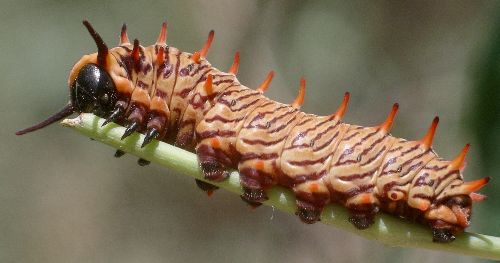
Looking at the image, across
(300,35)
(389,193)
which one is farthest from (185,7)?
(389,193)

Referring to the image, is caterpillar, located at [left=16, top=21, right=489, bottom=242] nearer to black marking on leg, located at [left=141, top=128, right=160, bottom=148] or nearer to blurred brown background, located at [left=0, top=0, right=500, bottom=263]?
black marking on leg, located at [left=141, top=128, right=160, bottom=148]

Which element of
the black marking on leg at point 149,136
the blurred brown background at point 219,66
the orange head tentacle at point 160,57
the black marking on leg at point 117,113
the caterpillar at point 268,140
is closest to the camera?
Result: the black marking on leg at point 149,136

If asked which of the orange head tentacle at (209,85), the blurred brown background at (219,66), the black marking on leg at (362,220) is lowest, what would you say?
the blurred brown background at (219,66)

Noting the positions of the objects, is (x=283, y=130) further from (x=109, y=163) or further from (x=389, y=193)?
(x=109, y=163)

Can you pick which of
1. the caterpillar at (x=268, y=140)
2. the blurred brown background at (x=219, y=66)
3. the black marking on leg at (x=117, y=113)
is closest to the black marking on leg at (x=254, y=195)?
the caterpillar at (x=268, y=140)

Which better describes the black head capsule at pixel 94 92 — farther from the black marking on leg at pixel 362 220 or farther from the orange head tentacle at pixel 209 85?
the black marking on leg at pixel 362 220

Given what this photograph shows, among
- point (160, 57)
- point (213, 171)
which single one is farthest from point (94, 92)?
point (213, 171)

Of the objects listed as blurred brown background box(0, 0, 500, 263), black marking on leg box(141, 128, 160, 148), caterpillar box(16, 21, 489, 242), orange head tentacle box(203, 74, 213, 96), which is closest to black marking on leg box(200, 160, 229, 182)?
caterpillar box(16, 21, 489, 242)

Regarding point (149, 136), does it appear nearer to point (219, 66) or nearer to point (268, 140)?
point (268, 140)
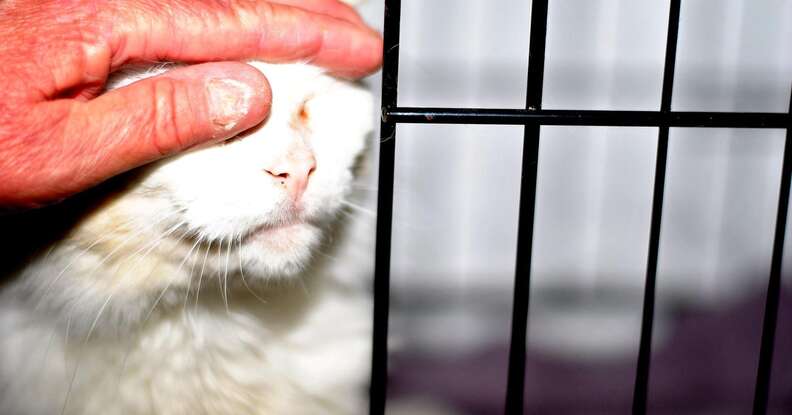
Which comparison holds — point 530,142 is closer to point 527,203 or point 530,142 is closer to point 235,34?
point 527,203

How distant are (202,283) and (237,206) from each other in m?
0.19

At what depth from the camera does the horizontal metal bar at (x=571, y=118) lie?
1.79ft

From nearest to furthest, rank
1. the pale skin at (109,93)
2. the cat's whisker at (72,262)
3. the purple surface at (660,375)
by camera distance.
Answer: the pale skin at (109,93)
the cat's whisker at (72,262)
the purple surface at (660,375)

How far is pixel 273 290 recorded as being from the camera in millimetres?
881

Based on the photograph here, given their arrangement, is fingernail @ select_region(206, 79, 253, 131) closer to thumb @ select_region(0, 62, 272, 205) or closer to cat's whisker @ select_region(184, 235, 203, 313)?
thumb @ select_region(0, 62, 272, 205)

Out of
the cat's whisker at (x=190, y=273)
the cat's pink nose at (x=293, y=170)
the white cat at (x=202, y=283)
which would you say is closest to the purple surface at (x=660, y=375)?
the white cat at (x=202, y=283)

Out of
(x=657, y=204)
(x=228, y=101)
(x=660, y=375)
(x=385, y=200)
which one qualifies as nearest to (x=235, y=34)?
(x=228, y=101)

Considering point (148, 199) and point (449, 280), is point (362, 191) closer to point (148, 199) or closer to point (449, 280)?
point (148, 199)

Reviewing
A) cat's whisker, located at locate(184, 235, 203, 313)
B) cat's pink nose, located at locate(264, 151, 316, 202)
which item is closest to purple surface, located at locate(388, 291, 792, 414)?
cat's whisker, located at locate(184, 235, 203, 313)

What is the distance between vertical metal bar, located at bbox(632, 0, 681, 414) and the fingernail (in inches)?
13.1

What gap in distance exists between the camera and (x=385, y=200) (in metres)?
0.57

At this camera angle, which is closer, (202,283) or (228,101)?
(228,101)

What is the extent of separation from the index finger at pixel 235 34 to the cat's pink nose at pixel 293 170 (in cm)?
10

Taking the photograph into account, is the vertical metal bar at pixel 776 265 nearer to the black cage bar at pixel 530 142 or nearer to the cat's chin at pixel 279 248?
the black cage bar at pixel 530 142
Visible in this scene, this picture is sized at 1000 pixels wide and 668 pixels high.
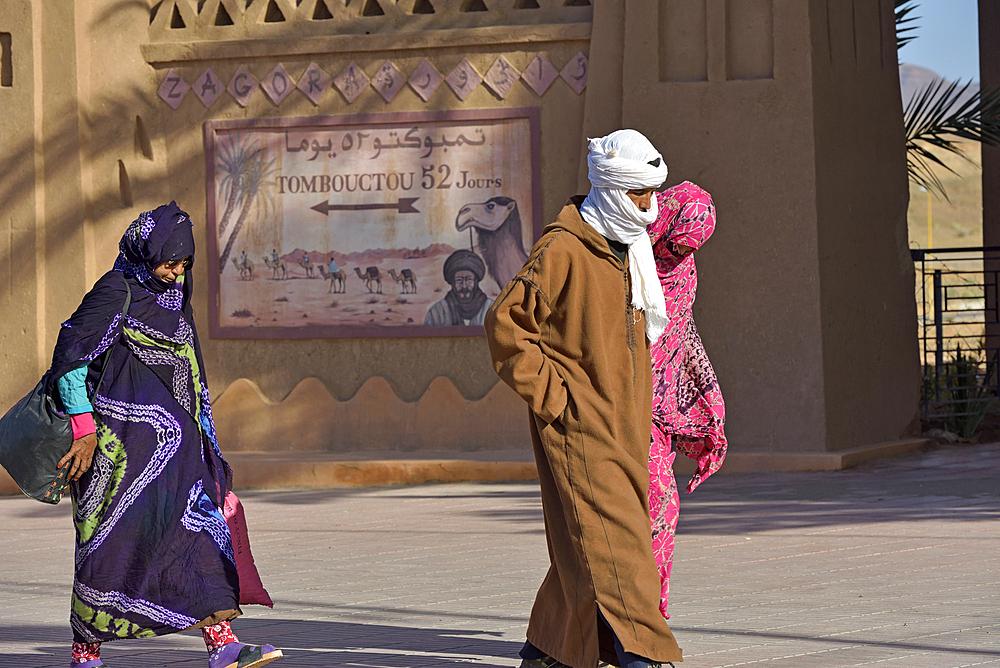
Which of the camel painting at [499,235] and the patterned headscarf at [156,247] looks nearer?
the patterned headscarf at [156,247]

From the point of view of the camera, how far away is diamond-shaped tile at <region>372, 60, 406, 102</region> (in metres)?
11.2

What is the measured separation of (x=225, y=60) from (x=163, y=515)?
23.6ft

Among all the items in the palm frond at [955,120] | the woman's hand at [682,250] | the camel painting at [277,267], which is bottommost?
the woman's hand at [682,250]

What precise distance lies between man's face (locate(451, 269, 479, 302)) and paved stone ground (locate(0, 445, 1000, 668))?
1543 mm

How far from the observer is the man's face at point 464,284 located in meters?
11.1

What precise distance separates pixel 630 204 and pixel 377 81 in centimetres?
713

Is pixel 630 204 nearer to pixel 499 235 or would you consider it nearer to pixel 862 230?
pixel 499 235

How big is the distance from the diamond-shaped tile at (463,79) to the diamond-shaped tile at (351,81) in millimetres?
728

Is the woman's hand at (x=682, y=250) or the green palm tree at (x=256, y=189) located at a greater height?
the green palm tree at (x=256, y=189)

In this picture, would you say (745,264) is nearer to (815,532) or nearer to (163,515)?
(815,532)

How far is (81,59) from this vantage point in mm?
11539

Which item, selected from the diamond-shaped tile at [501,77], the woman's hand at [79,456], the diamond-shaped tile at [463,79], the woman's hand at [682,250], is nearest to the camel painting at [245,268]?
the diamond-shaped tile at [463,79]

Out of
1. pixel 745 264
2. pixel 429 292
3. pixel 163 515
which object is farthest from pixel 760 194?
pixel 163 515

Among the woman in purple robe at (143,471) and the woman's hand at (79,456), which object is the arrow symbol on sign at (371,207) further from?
..........
* _The exercise_
Output an exact copy of the material, with the pictures removed.

* _Response for this exercise_
Looking at the image, across
(300,35)
(389,193)
which one is farthest from (185,7)?
(389,193)

Referring to the image, is caterpillar, located at [left=16, top=21, right=489, bottom=242] nearer to black marking on leg, located at [left=141, top=128, right=160, bottom=148] or nearer to blurred brown background, located at [left=0, top=0, right=500, bottom=263]?
black marking on leg, located at [left=141, top=128, right=160, bottom=148]

Which element of
the black marking on leg at point 149,136
the blurred brown background at point 219,66
the orange head tentacle at point 160,57
the black marking on leg at point 117,113
the caterpillar at point 268,140
is closest to the camera?
Result: the black marking on leg at point 149,136

If asked which of the orange head tentacle at (209,85), the blurred brown background at (219,66), the black marking on leg at (362,220) is lowest, what would you say?
the blurred brown background at (219,66)

Noting the positions of the objects, is (x=283, y=130) further from (x=109, y=163) or further from (x=389, y=193)?
(x=109, y=163)

Can you pick which of
1. the caterpillar at (x=268, y=140)
2. the blurred brown background at (x=219, y=66)
3. the black marking on leg at (x=117, y=113)
is closest to the black marking on leg at (x=254, y=195)?
the caterpillar at (x=268, y=140)

Which better describes the black head capsule at pixel 94 92 — farther from the black marking on leg at pixel 362 220 or farther from the orange head tentacle at pixel 209 85?
the black marking on leg at pixel 362 220

Given what this photograph shows, among
- point (160, 57)
- point (213, 171)
which single one is farthest from point (94, 92)?
point (213, 171)

Of the objects listed as blurred brown background box(0, 0, 500, 263), black marking on leg box(141, 128, 160, 148), caterpillar box(16, 21, 489, 242), orange head tentacle box(203, 74, 213, 96), which is closest to black marking on leg box(200, 160, 229, 182)?
caterpillar box(16, 21, 489, 242)

Regarding point (149, 136), does it appear nearer to point (219, 66) or nearer to point (268, 140)?
point (268, 140)
Which comparison holds — point 530,142 is closer to point 527,203 or point 530,142 is closer to point 235,34?
point 527,203

How distant are (202,283) and (237,206) from each other in m?
0.19

At what depth from the camera does the horizontal metal bar at (x=571, y=118) lie?
1.79ft

From nearest to furthest, rank
1. the pale skin at (109,93)
2. the cat's whisker at (72,262)
3. the purple surface at (660,375)
by camera distance.
Answer: the pale skin at (109,93)
the cat's whisker at (72,262)
the purple surface at (660,375)

How far is pixel 273 290 recorded as being from the camera in millimetres?
881

Based on the photograph here, given their arrangement, is fingernail @ select_region(206, 79, 253, 131) closer to thumb @ select_region(0, 62, 272, 205) or closer to cat's whisker @ select_region(184, 235, 203, 313)?
thumb @ select_region(0, 62, 272, 205)

Out of
the cat's whisker at (x=190, y=273)
the cat's pink nose at (x=293, y=170)
the white cat at (x=202, y=283)
which would you say is closest to the purple surface at (x=660, y=375)?
the white cat at (x=202, y=283)

Out of
(x=657, y=204)
(x=228, y=101)
(x=660, y=375)
(x=385, y=200)
which one qualifies as nearest to (x=235, y=34)?
(x=228, y=101)

Considering point (148, 199) and point (449, 280), is point (362, 191) closer to point (148, 199) or closer to point (449, 280)?
point (148, 199)

Reviewing
A) cat's whisker, located at locate(184, 235, 203, 313)
B) cat's pink nose, located at locate(264, 151, 316, 202)
which item is closest to purple surface, located at locate(388, 291, 792, 414)?
cat's whisker, located at locate(184, 235, 203, 313)

What is the distance between vertical metal bar, located at bbox(632, 0, 681, 414) and the fingernail (in inches)?
13.1

What gap in distance exists between the camera and (x=385, y=200) (in metres)?
0.57

At this camera angle, which is closer, (202,283) or (228,101)?
(228,101)

What is the extent of separation from the index finger at pixel 235 34 to the cat's pink nose at pixel 293 170 (in cm)?
10

Taking the photograph into account, is the vertical metal bar at pixel 776 265 nearer to the black cage bar at pixel 530 142 or nearer to the cat's chin at pixel 279 248?
the black cage bar at pixel 530 142
Visible in this scene, this picture is sized at 1000 pixels wide and 668 pixels high.
Which of the camel painting at [499,235] and the patterned headscarf at [156,247] looks nearer?
the patterned headscarf at [156,247]

From the point of view of the camera, how far away is diamond-shaped tile at <region>372, 60, 406, 102</region> (in metres)?
11.2

What is the measured separation of (x=225, y=60) from (x=163, y=515)?
23.6ft

Among all the items in the palm frond at [955,120] | the woman's hand at [682,250] | the camel painting at [277,267], which is bottommost?
the woman's hand at [682,250]

What precise distance lies between man's face (locate(451, 269, 479, 302)) and paved stone ground (locate(0, 445, 1000, 668))?
1543 mm

How far from the observer is the man's face at point 464,284 located in meters?
11.1

What precise distance separates pixel 630 204 and pixel 377 81 in centimetres?
713

Is pixel 630 204 nearer to pixel 499 235 or would you consider it nearer to pixel 862 230?
pixel 499 235

How big is the distance from the diamond-shaped tile at (463,79) to the diamond-shaped tile at (351,81) in millimetres?
728

Is the woman's hand at (x=682, y=250) or the green palm tree at (x=256, y=189) located at a greater height?
the green palm tree at (x=256, y=189)

In this picture, would you say (745,264) is nearer to (815,532) or nearer to (163,515)?
(815,532)

How far is (81,59) from this vantage point in mm?
11539

Which item, selected from the diamond-shaped tile at [501,77], the woman's hand at [79,456], the diamond-shaped tile at [463,79], the woman's hand at [682,250], is nearest to the camel painting at [245,268]?
the diamond-shaped tile at [463,79]

Out of
1. pixel 745 264
2. pixel 429 292
3. pixel 163 515
which object is farthest from pixel 760 194?
pixel 163 515

Among the woman in purple robe at (143,471) and the woman's hand at (79,456), which object is the arrow symbol on sign at (371,207) further from?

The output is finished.